Fans of the beloved 1990s sitcom Home Improvement hoping for a revival will likely have to wait a while longer — if it ever happens at all. Tim Allen, who starred as the lovably accident-prone Tim “The Tool Man” Taylor for eight seasons, says the long-discussed reboot remains stalled, and he’s pointing to difficulties involving the actors who played his television sons as a key reason why.
Allen, now 72, told Us Weekly in a recently published interview that even though interest in a reboot or sequel series exists, it is not likely to get off the ground in the near future. He acknowledged that conversations about moving the project forward have repeatedly hit a wall, with the central sticking point being the three young men who grew up on screen alongside him. Allen did not go into specifics, but made clear that the situation involving the former child actors is, in his words, challenging.
The three actors in question are Zachery Ty Bryan, Taran Noah Smith, and Jonathan Taylor Thomas, who played their on-screen sons during the show’s run between 1991 and 1999. Each has taken a very different path since the series wrapped, and none of those paths has made a reunion particularly simple to arrange.
The most serious situation involves Bryan, who played the eldest son, Brad Taylor. In February 2026, Bryan was sentenced to 16 months in prison in connection with a DUI arrest in 2024. The following month, he was sentenced to an additional 19 months for violating a condition of his probation after a previous assault charge tied to a 2023 domestic violence conviction. Bryan had also been arrested in February 2021 on a felony assault charge in Oregon, stemming from an incident in which he allegedly strangled his then-girlfriend. His mounting legal troubles represent the most visible obstacle to any reunion effort.

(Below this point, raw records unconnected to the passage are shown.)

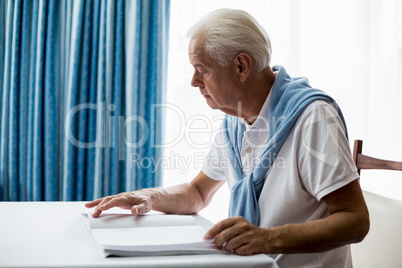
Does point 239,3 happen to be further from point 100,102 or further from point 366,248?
point 366,248

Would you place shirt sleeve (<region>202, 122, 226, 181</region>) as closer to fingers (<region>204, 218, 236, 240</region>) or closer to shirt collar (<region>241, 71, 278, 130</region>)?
shirt collar (<region>241, 71, 278, 130</region>)

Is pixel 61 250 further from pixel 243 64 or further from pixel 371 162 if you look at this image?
pixel 371 162

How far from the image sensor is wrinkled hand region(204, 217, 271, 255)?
780 millimetres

The other two sons present different, though equally complicated, challenges. Both Taran Noah Smith and Jonathan Taylor Thomas have largely stepped away from acting, according to their on-screen mother, Patricia Richardson. Richardson noted in a 2024 podcast interview that Smith had not acted since leaving the show and no longer considers himself an actor. Thomas, who was arguably the breakout teen heartthrob of the cast during the show’s peak popularity, has similarly retreated from Hollywood life, rarely making public appearances and giving few interviews over the past two decades.
The irony of the situation is that Allen himself has been the most consistent advocate for bringing the show back. He had been publicly interested in a reunion or one-off TV event as far back as 2018, when he told E! News he wanted to center such a project on his on-screen sons. He reiterated that desire in conversations with TVLine in 2020 and again with The Messenger in 2023. His original vision was always focused on catching up with where the Taylor boys had ended up in adulthood — a premise that now carries a certain painful real-world resonance.

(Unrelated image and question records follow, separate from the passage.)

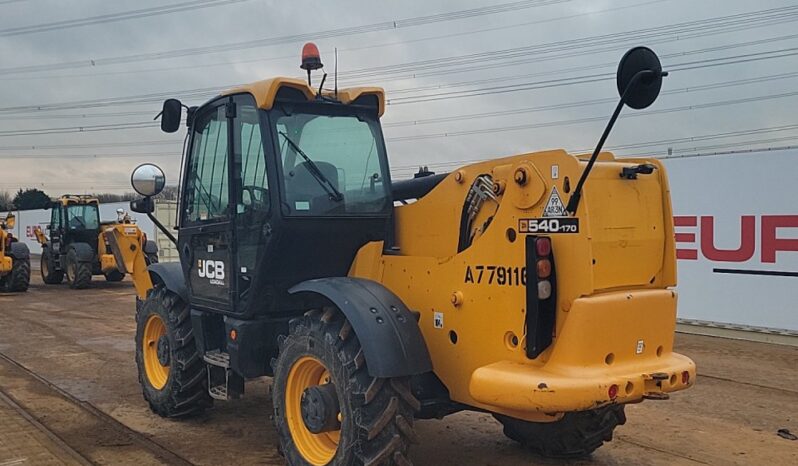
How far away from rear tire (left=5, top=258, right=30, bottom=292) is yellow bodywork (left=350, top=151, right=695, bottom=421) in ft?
57.0

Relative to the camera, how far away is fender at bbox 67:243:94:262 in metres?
19.7

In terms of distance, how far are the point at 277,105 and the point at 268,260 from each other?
1.07m

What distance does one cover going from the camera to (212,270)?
5766 millimetres

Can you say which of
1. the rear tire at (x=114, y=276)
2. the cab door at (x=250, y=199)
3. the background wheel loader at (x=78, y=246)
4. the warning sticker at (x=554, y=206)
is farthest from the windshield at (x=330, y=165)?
the rear tire at (x=114, y=276)

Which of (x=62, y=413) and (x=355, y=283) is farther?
(x=62, y=413)

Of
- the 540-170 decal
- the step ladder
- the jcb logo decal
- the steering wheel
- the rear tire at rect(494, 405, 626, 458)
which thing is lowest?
the rear tire at rect(494, 405, 626, 458)

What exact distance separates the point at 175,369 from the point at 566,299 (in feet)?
12.1

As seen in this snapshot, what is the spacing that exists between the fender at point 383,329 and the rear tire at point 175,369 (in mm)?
2167

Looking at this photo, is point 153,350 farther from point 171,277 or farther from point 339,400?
point 339,400

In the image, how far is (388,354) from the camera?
4129 millimetres

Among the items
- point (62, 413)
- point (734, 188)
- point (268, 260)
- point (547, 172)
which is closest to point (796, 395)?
point (734, 188)

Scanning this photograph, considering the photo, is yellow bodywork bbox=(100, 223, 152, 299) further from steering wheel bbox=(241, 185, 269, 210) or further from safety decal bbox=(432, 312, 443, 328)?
safety decal bbox=(432, 312, 443, 328)

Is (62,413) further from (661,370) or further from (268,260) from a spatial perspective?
(661,370)

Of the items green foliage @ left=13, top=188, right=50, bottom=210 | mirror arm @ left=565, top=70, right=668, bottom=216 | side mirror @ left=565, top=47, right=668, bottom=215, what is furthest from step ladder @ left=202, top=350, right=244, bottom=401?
green foliage @ left=13, top=188, right=50, bottom=210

Home Improvement was one of the defining sitcoms of the early 1990s, regularly ranking among the top-rated shows on American television throughout much of its run. Built around Allen’s stand-up comedy persona and a sharp ensemble cast, it blended family dynamics with workplace humor through Tim’s fictional home improvement show-within-a-show, Tool Time. The series made Allen one of the biggest television stars of the decade and launched the careers of its young co-stars.

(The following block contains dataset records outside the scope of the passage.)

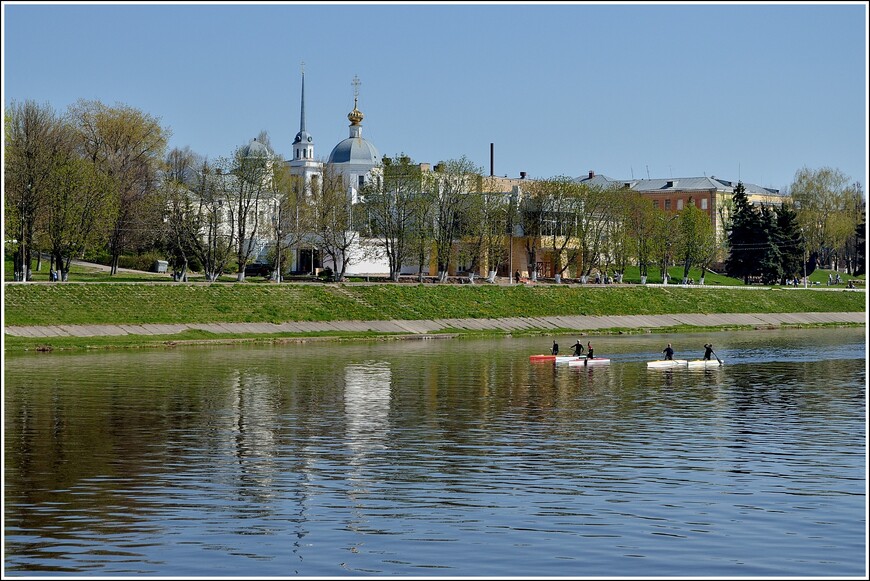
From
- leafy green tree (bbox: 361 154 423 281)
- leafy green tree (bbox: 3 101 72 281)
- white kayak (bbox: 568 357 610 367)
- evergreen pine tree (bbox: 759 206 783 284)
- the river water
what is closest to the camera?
the river water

For now, the prospect of a revival — whether a full reboot, a limited series, or even a one-time special — appears to be on indefinite hold. Allen remains busy professionally, with his voice work in the Toy Story franchise continuing to keep him in the public eye. But for the nostalgic fans who grew up watching the Taylor family fumble through backyard projects and heart-to-heart conversations over the fence with the mysterious Wilson, a proper Home Improvement reunion looks further away than ever.